DE4410405C1 - Two-stage vacuum distn. plant cleans effluents with low energy input, - Google Patents

Abstract

Fluids mixed with other substances, having various boiling points are sprayed directly into a first vacuum evaporator (7). Here the vessel pressure is a function of the temp. of the mixture. All components of the mixture with b. pts. below the set "first boiling point" evaporate during spraying. These components are condensed and intercepted at the top of the evaporator. The remaining higher boiling components continue from the base of the first evaporator (7) to be sprayed into a second vacuum evaporator (10). The vessel pressure is a function of the new temp. of the mixture. Now components having a b. pt. below the "second boiling temperature" are condensed above, and sepd., the higher boiling materials collect at the base. Appts. to carry out the process is also claimed.

Description

The invention relates to a method and an apparatus for Separate a mixture of liquids and substances with different boiling temperatures by means of vacuum vapor and is used for example for continuous cleaning and treatment of municipal and / or industrial wastewater or other liquids.

The separation of liquids by distillation or Ver steaming, with or without the supply of external energy energy liquids with different boiling temperatures ren are known.  

Such methods are implemented, for example, by that the liquid to be treated on evaporation surfaces is applied.

However, the throughput to be achieved is problematic here quantity, especially when using such methods in large quantities of industrial waste water are.

An increase in the throughput is in the known state of the Technology achieved, for example, in that the temperature the liquid is increased. Here, however, the night arises part that inevitably and in an undesirable manner also rivers liquids or substances with a higher boiling temperature vaporize, so that the cleaning effect is deteriorated.

It is also possible to increase the pressure in the evaporation vessel decrease, which lowers the boiling point of liquids with higher temperature moves down; however, too here the desired cleaning effect is not achieved.

Ultimately, the evaporation surfaces on which the rivers liquid is applied, be extremely enlarged, this being the case not only has mechanical-constructive limits, but the Evaporation surfaces due to entrained particles in the liquid quickly and heavily soiled, creating a considerable Cleaning effort arises and a continuous process control tion is only possible to a limited extent.

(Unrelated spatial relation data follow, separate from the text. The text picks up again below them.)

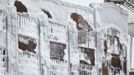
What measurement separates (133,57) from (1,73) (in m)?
8.92

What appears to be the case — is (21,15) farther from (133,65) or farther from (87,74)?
(133,65)

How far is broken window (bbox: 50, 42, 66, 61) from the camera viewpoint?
1641cm

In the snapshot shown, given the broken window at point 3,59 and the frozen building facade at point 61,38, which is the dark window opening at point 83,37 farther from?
the broken window at point 3,59

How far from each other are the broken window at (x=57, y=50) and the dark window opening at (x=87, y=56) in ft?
3.49

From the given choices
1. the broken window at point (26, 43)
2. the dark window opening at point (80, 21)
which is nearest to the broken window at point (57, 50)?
the broken window at point (26, 43)

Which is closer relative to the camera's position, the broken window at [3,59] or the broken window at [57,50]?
the broken window at [3,59]

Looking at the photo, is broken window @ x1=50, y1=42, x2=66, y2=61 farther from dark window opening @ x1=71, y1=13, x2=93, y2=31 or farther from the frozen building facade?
dark window opening @ x1=71, y1=13, x2=93, y2=31

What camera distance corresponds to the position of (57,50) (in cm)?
1662

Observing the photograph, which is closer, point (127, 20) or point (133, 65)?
point (127, 20)

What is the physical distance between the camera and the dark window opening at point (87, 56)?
17875 millimetres

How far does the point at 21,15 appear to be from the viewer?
15.1 meters

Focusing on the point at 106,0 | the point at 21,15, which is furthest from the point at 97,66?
the point at 21,15

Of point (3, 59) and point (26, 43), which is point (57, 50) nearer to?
point (26, 43)

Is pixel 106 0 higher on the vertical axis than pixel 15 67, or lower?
higher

Another significant disadvantage with known distillers or evaporators is that the influence is changing Temperature and / or the amount of liquid to be treated remains unconsidered. Accordingly, it is in the known state technology not possible, depending on the quantity and the temperature of a contaminated liquid treat them so that reusable components of the Liquid can be separated energy-savingly and continuously  and can be made available again for the respective purpose are.

A method and a device are known from US Pat. No. 4,568,428 device for vacuum distillation of liquid mixtures known, with a to optimize the process Temperature control and level monitoring is carried out. However, the evaporators shown there only work in one one-step process.

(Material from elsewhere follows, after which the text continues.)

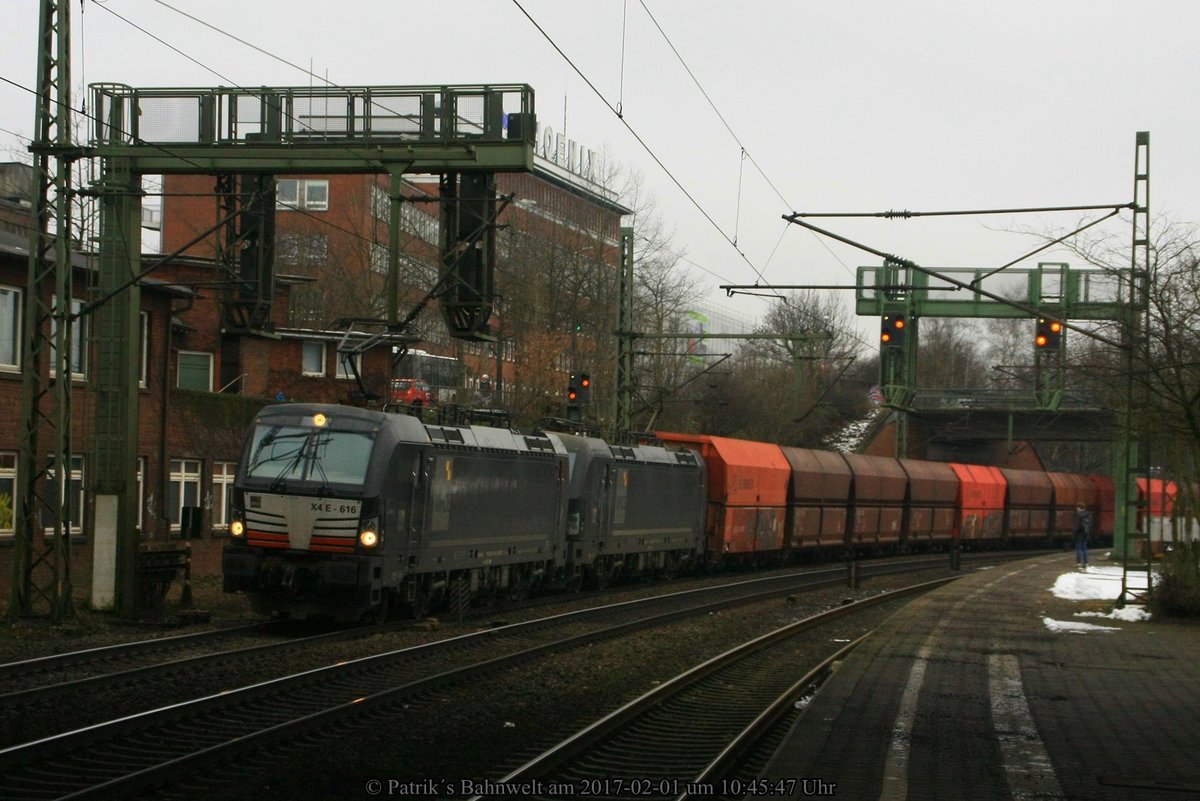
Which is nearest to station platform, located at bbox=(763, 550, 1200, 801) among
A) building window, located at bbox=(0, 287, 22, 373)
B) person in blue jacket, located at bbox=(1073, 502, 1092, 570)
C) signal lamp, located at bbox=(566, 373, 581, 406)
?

The teaching of DE 24 00 660 C2 shows a device for Separate volatile parts of liquids with a two-stage flash evaporator. Both relaxation areas containers are arranged one above the other and over one adjustable flow control device connected. The through flow between the flash tanks is only over the level and not regulated by the temperature. Overall, the efficiency is that described above Processes and devices small and the application possible inadequate due to restricting process parameters.  

It is therefore an object of the invention, a method and a Device for separating a mixture of liquids and Substances with different boiling temperatures by means of vacuum evaporation, which allows inexpensive, d. H. with minimal external energy input Larger amounts of contaminated liquids, e.g. B. municipal or industrial waste water, to clean.

The object of the invention is achieved with the features of claims 1 and 5, the subclaims at least very appropriate refinements and developments of the Er include invention.

The basic idea of the invention is in a continuous Nuclear vacuum evaporation process a mixture of liquid and substances with different boilers temperatures or boiling temperature ranges depending on the separate amount and the temperature of the mixture.

Due to the selectable number of consecutively arranged Vaporizers can mix with liquids in different boiling temperature ranges and are sufficient separated from the boiling point, d. H. be separated.

In addition, separation can be more solid in a preliminary stage Components are made by a maxi in the first vacuum vessel male boiling temperature is set, whereby all liquid Components of the mixture evaporate and solid components remain at the bottom of the vacuum vessel and can be removed there are.

By spraying the mixture or the partially separated components of the mixture into the vacuum vessels creates an extremely fine distribution, making large effective Evaporation surfaces can be realized very cost-effectively Evaporation takes place very quickly and only a small amount of rice  cleaning costs over a long, undisturbed process life attack.

According to one embodiment of the invention, the mixture is open catch container heated, which rules out that at decreasing mixture temperature undesirable pressure changes and Boiling effects occur. In this sense, the amount of Ge mix kept large in the mixing container, so that Inflow of new mixture at a different temperature to the temperature of the Ge already in the container mixing, due to the temperature mixing and heat capacity does not trigger any adverse effects.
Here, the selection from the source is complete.